Click here to read more of the decade’s 10 biggest stories.
WHO WAS INVOLVED: Presidents Michelle Bachelet (Chile, 2006-10, then 2014-18); Cristina Fernández de Kirchner (Argentina, 2007-15); Laura Chinchilla (Costa Rica, 2010-14); Dilma Rousseff (Brazil, 2011-16)
WHAT HAPPENED: It lasted fewer than two months in 2014 but was unprecedented. For the first time in history, the region had four female presidents. It was the peak of a trend: Every year between 2006 and 2018 saw at least one woman in command of a Latin American country.
Through the end of the 20th century, just two women had been elected president in the region, both with at least a partial boost from their spouses: Violeta Chamorro of Nicaragua (1990-1997) had married into one of the country’s most prominent families and entered politics following her journalist husband’s assassination, and Mireya Moscoso of Panama (1999-2004) was a former first lady.
How did the region’s notoriously machista politics produce a wave of female leadership? Chinchilla and Rousseff were protégées of former presidents who had held key positions in their predecessors’ governments. Fernández (like Moscoso) had been a first lady and influential politician in her own right. Bachelet, a former minister of health and defense, largely reached the presidency under her own steam. But, like the other three, she benefited from prevailing political winds: All four began their terms just after their popular political mentors left office.
WHY IT REALLY MATTERED: The symbolism of a woman in command was powerful, but came with a challenge beyond the already heavy burden of leading a country: It was presumed that each would also enact substantive policy changes for women. Results were positive if sometimes mixed: Rousseff and Bachelet promised to liberalize abortion policies, but only Bachelet made it happen. Rousseff’s 2014 National Education Plan improved access to childcare facilities, as did efforts by Bachelet and Chinchilla. And all four prioritized gender-diverse cabinets. During their first terms, Fernández appointed three women and Rousseff and Chinchilla each appointed nine. But no one bested Bachelet, who kicked off her presidency with the first-ever gender-parity cabinet in Latin America. In her second term, Bachelet passed Chile’s first gender quota, requiring at least 40% of congressional candidates to be women.
The election of four female presidents punctuated a longer-term shift in Latin American political culture: from 1995 to January 2019, women increased their presence in national legislatures from 13.7% to 30.7%. By mid-2019, women held 28.5% of the region’s cabinet positions.

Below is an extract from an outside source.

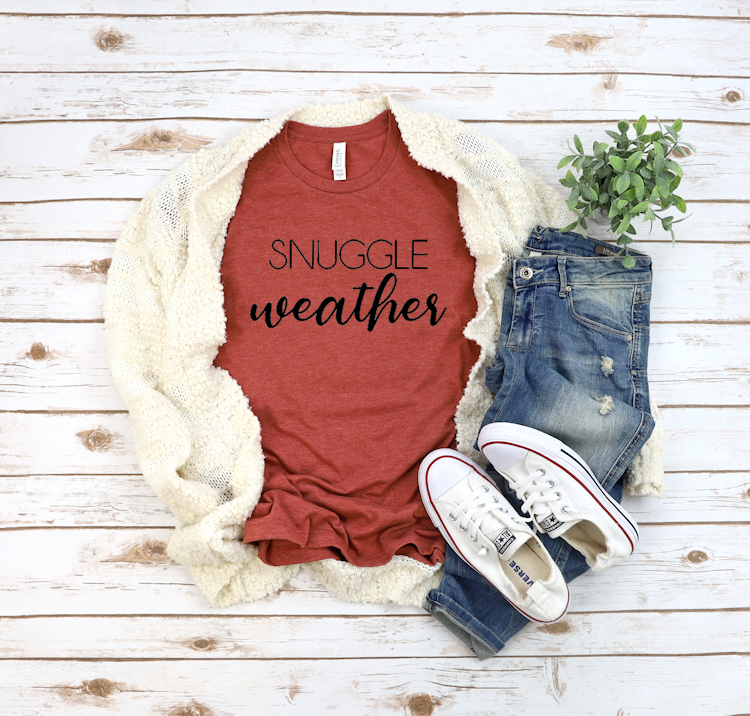 Rust colored shirt with snuggle weather quote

If you don’t count Bolivian interim president Jeanine Áñez, no woman serves as president today. But three won the vice presidency during the region’s 2018-2019 megacycle of 13 presidential elections. When Fernández takes office today as the most powerful second-in-command in Latin America, women will be a heartbeat away from the presidency in a total of eight countries in the region. They, along with cabinet members and legislators, are the next generation of women to enter the presidential power pipeline.